When you don't reach this threshold, you fall into what researchers call a sleep debt. An adult who gets five hours of sleep a night instead of the recommended seven hours racks up a sleep deficit of two hours. It might not seem like much on its own, but over the course of a standard workweek, this balloons to a sleep debt of 10 hours.

Why Sleeping In Can Make You Even More Tired

It's natural to want to snooze on your days off if you're not sleeping enough during the week. The problem is, weekend recovery sleep doesn't fully make up for sleep loss. Let's see what the research says about sleeping in and your circadian rhythms.

Understanding Circadian Rhythms

We tend to feel our best when we have a regular pattern of sleep and wakefulness that aligns with our 24-hour internal clocks. Known as circadian rhythms, these internal clocks take their cues from light and temperature and tell our bodies that:

  • During the day, we should be awake, physically active and eating
  • During the night, we should be sleeping, physically inactive and fasting

Our circadian rhythms also manage metabolism, body temperature and other important functions. Interrupting these rhythms can impact physical and mental health.

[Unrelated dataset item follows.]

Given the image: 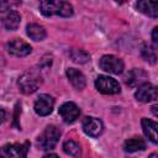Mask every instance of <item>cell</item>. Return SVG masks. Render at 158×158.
<instances>
[{"label":"cell","instance_id":"6da1fadb","mask_svg":"<svg viewBox=\"0 0 158 158\" xmlns=\"http://www.w3.org/2000/svg\"><path fill=\"white\" fill-rule=\"evenodd\" d=\"M40 10L44 16L59 15L62 17H69L73 15V6L67 1H41Z\"/></svg>","mask_w":158,"mask_h":158},{"label":"cell","instance_id":"7a4b0ae2","mask_svg":"<svg viewBox=\"0 0 158 158\" xmlns=\"http://www.w3.org/2000/svg\"><path fill=\"white\" fill-rule=\"evenodd\" d=\"M43 79L38 70H28L25 72L19 78V88L23 94H32L35 93L42 84Z\"/></svg>","mask_w":158,"mask_h":158},{"label":"cell","instance_id":"3957f363","mask_svg":"<svg viewBox=\"0 0 158 158\" xmlns=\"http://www.w3.org/2000/svg\"><path fill=\"white\" fill-rule=\"evenodd\" d=\"M59 137H60V131L56 126L51 125V126H47L44 131L40 135L37 139V144L41 149L49 151L56 147V144L59 141Z\"/></svg>","mask_w":158,"mask_h":158},{"label":"cell","instance_id":"277c9868","mask_svg":"<svg viewBox=\"0 0 158 158\" xmlns=\"http://www.w3.org/2000/svg\"><path fill=\"white\" fill-rule=\"evenodd\" d=\"M30 143H9L0 148V158H26Z\"/></svg>","mask_w":158,"mask_h":158},{"label":"cell","instance_id":"5b68a950","mask_svg":"<svg viewBox=\"0 0 158 158\" xmlns=\"http://www.w3.org/2000/svg\"><path fill=\"white\" fill-rule=\"evenodd\" d=\"M99 65H100V68L102 70H105L107 73H111V74H120L123 70V62H122V59H120L118 57L112 56V54L102 56L100 58Z\"/></svg>","mask_w":158,"mask_h":158},{"label":"cell","instance_id":"8992f818","mask_svg":"<svg viewBox=\"0 0 158 158\" xmlns=\"http://www.w3.org/2000/svg\"><path fill=\"white\" fill-rule=\"evenodd\" d=\"M95 86L100 93L109 94V95L118 94L121 90L120 84L114 78L107 77V75H99L95 80Z\"/></svg>","mask_w":158,"mask_h":158},{"label":"cell","instance_id":"52a82bcc","mask_svg":"<svg viewBox=\"0 0 158 158\" xmlns=\"http://www.w3.org/2000/svg\"><path fill=\"white\" fill-rule=\"evenodd\" d=\"M54 106V99L48 94H41L35 101V111L40 116H47L52 112Z\"/></svg>","mask_w":158,"mask_h":158},{"label":"cell","instance_id":"ba28073f","mask_svg":"<svg viewBox=\"0 0 158 158\" xmlns=\"http://www.w3.org/2000/svg\"><path fill=\"white\" fill-rule=\"evenodd\" d=\"M135 96L141 102L154 101V100H157V88L149 83H144V84L138 86Z\"/></svg>","mask_w":158,"mask_h":158},{"label":"cell","instance_id":"9c48e42d","mask_svg":"<svg viewBox=\"0 0 158 158\" xmlns=\"http://www.w3.org/2000/svg\"><path fill=\"white\" fill-rule=\"evenodd\" d=\"M81 127H83V131L88 136H90V137H98V136H100L101 132H102V128H104L102 122L99 118L90 117V116H88V117H85L83 120Z\"/></svg>","mask_w":158,"mask_h":158},{"label":"cell","instance_id":"30bf717a","mask_svg":"<svg viewBox=\"0 0 158 158\" xmlns=\"http://www.w3.org/2000/svg\"><path fill=\"white\" fill-rule=\"evenodd\" d=\"M6 47H7V52L12 56H16V57H25V56L30 54L32 51L31 46L27 42L19 40V38L10 41Z\"/></svg>","mask_w":158,"mask_h":158},{"label":"cell","instance_id":"8fae6325","mask_svg":"<svg viewBox=\"0 0 158 158\" xmlns=\"http://www.w3.org/2000/svg\"><path fill=\"white\" fill-rule=\"evenodd\" d=\"M58 112H59L60 117L63 118V121L67 122V123L74 122V121L79 117V115H80L79 107H78L74 102H72V101L64 102V104L59 107V111H58Z\"/></svg>","mask_w":158,"mask_h":158},{"label":"cell","instance_id":"7c38bea8","mask_svg":"<svg viewBox=\"0 0 158 158\" xmlns=\"http://www.w3.org/2000/svg\"><path fill=\"white\" fill-rule=\"evenodd\" d=\"M67 77L69 79V81L72 83V85L77 89V90H83L86 85V80L85 77L83 75L81 72H79L75 68H69L67 69Z\"/></svg>","mask_w":158,"mask_h":158},{"label":"cell","instance_id":"4fadbf2b","mask_svg":"<svg viewBox=\"0 0 158 158\" xmlns=\"http://www.w3.org/2000/svg\"><path fill=\"white\" fill-rule=\"evenodd\" d=\"M20 22H21V16L15 10L7 11L2 16V25L6 30H16L20 26Z\"/></svg>","mask_w":158,"mask_h":158},{"label":"cell","instance_id":"5bb4252c","mask_svg":"<svg viewBox=\"0 0 158 158\" xmlns=\"http://www.w3.org/2000/svg\"><path fill=\"white\" fill-rule=\"evenodd\" d=\"M146 79H147V73L143 69L135 68L127 75V85H130V86H138V85L144 84Z\"/></svg>","mask_w":158,"mask_h":158},{"label":"cell","instance_id":"9a60e30c","mask_svg":"<svg viewBox=\"0 0 158 158\" xmlns=\"http://www.w3.org/2000/svg\"><path fill=\"white\" fill-rule=\"evenodd\" d=\"M136 7L142 14L156 19L158 16V2L157 1H138Z\"/></svg>","mask_w":158,"mask_h":158},{"label":"cell","instance_id":"2e32d148","mask_svg":"<svg viewBox=\"0 0 158 158\" xmlns=\"http://www.w3.org/2000/svg\"><path fill=\"white\" fill-rule=\"evenodd\" d=\"M157 122H154L153 120L149 118H142V128H143V133L146 135V137L152 142V143H157Z\"/></svg>","mask_w":158,"mask_h":158},{"label":"cell","instance_id":"e0dca14e","mask_svg":"<svg viewBox=\"0 0 158 158\" xmlns=\"http://www.w3.org/2000/svg\"><path fill=\"white\" fill-rule=\"evenodd\" d=\"M123 148L126 152H130V153H133L137 151H143L146 148V142L141 137H132L123 143Z\"/></svg>","mask_w":158,"mask_h":158},{"label":"cell","instance_id":"ac0fdd59","mask_svg":"<svg viewBox=\"0 0 158 158\" xmlns=\"http://www.w3.org/2000/svg\"><path fill=\"white\" fill-rule=\"evenodd\" d=\"M26 30H27V35L33 41H42L46 38V30L37 23H30Z\"/></svg>","mask_w":158,"mask_h":158},{"label":"cell","instance_id":"d6986e66","mask_svg":"<svg viewBox=\"0 0 158 158\" xmlns=\"http://www.w3.org/2000/svg\"><path fill=\"white\" fill-rule=\"evenodd\" d=\"M141 53H142V57H143L147 62H149V63H152V64H154V63L157 62V52H156V48L152 47L151 44L144 43V44L142 46Z\"/></svg>","mask_w":158,"mask_h":158},{"label":"cell","instance_id":"ffe728a7","mask_svg":"<svg viewBox=\"0 0 158 158\" xmlns=\"http://www.w3.org/2000/svg\"><path fill=\"white\" fill-rule=\"evenodd\" d=\"M63 151H64L67 154L72 156V157H79V156L81 154L80 146H79L77 142L72 141V139L64 142V144H63Z\"/></svg>","mask_w":158,"mask_h":158},{"label":"cell","instance_id":"44dd1931","mask_svg":"<svg viewBox=\"0 0 158 158\" xmlns=\"http://www.w3.org/2000/svg\"><path fill=\"white\" fill-rule=\"evenodd\" d=\"M70 58L73 62L75 63H79V64H83V63H86L89 59H90V56L83 51V49H72L70 53H69Z\"/></svg>","mask_w":158,"mask_h":158},{"label":"cell","instance_id":"7402d4cb","mask_svg":"<svg viewBox=\"0 0 158 158\" xmlns=\"http://www.w3.org/2000/svg\"><path fill=\"white\" fill-rule=\"evenodd\" d=\"M152 41L154 44L158 43V27H154L153 28V32H152Z\"/></svg>","mask_w":158,"mask_h":158},{"label":"cell","instance_id":"603a6c76","mask_svg":"<svg viewBox=\"0 0 158 158\" xmlns=\"http://www.w3.org/2000/svg\"><path fill=\"white\" fill-rule=\"evenodd\" d=\"M5 110L2 109V107H0V125L2 123V121H4V118H5Z\"/></svg>","mask_w":158,"mask_h":158},{"label":"cell","instance_id":"cb8c5ba5","mask_svg":"<svg viewBox=\"0 0 158 158\" xmlns=\"http://www.w3.org/2000/svg\"><path fill=\"white\" fill-rule=\"evenodd\" d=\"M43 158H59V157H58L57 154H53V153H52V154H46Z\"/></svg>","mask_w":158,"mask_h":158},{"label":"cell","instance_id":"d4e9b609","mask_svg":"<svg viewBox=\"0 0 158 158\" xmlns=\"http://www.w3.org/2000/svg\"><path fill=\"white\" fill-rule=\"evenodd\" d=\"M152 111H153L154 116H158V112H157V105H153V106H152Z\"/></svg>","mask_w":158,"mask_h":158},{"label":"cell","instance_id":"484cf974","mask_svg":"<svg viewBox=\"0 0 158 158\" xmlns=\"http://www.w3.org/2000/svg\"><path fill=\"white\" fill-rule=\"evenodd\" d=\"M149 158H158V154H157V153H152V154L149 156Z\"/></svg>","mask_w":158,"mask_h":158}]
</instances>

How Sleeping In Affects Your Circadian Rhythms

When you're sleep-deprived during the week and oversleep on weekends, you're alternating between short and long sleep durations. A study by Christopher Depner and colleagues published in 2019 in the journal Current Biology concluded that this pattern of sleeping doesn't make up for sleep debt and further disrupts your natural rhythms.

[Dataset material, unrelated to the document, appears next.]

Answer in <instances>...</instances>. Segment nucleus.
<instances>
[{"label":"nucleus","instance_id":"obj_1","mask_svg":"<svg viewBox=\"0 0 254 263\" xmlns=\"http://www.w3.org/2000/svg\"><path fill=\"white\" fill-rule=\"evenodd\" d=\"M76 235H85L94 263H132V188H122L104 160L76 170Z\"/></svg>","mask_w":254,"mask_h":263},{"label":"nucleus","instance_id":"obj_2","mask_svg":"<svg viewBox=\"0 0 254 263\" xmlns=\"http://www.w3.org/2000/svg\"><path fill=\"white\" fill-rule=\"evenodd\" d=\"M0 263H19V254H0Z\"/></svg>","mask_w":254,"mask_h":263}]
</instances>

In the study, a group of participants was restricted to five hours of sleep per night for a workweek and then allowed recovery sleep on the weekend. Despite attempts at catching up, the study participants carried some sleep debt over into the next work week.

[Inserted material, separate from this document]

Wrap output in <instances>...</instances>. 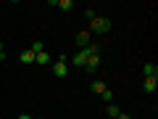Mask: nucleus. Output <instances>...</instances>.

The study also found participants had altered circadian rhythms on weekends because of light. They experienced increased light exposure at night from staying up later and decreased light exposure in the morning from sleeping in. Because circadian rhythms are influenced by the presence of light, this shift resulted in a delay in circadian timing. Subjects were at an increased risk of wakefulness during the night, with a significant delay in waking on the Monday morning of the second workweek.

Researchers have a name for this difference between your natural sleep schedule and the sleep you actually get: social jet lag. Like the jet lag that comes with crossing time zones, social jet lag causes sleepiness, fatigue and a decline in mood. Researchers at the University of Arizona even determined an impact on health.

How You Should Catch Up on Sleep

So, if you shouldn't be adjusting your sleep to times that are most convenient for your work schedule and lifestyle, how can you compensate for a sleep deficit?

The best option is going to bed earlier rather than sleeping in. While you don't need to make up sleep debt to the exact hour, you may need several nights of sound sleep to compensate for the loss.

What If You Don't Have a Sleep Debt?

Of course, sleeping in isn't always about catching up on sleep. If you're sleeping more than usual, consult your doctor to rule out an underlying medical condition.

Consistent excessive sleep, described as more than nine hours in a 24-hour period, often occurs with a variety of neurologic, medical and psychiatric disorders. In fact, people with a mood disorder, such as depression, are three to 12 times more likely to have excessive sleep.

The Bottom Line

This brings us back to our original question — can sleeping in make you even more tired?

The bottom line is that if you're consistently short on sleep, sleeping in can extend your sleep deficit and disrupt circadian rhythms. However, if you regularly get enough sleep, the occasional day of lazing in bed should be fine as long as you're usually following a regular sleep routine.

According to Harvard Health Publishing, both too much and too little sleep affects natural body rhythms and causes fatigue. To avoid a sleep deficit, aim to get an adequate, restful sleep every night.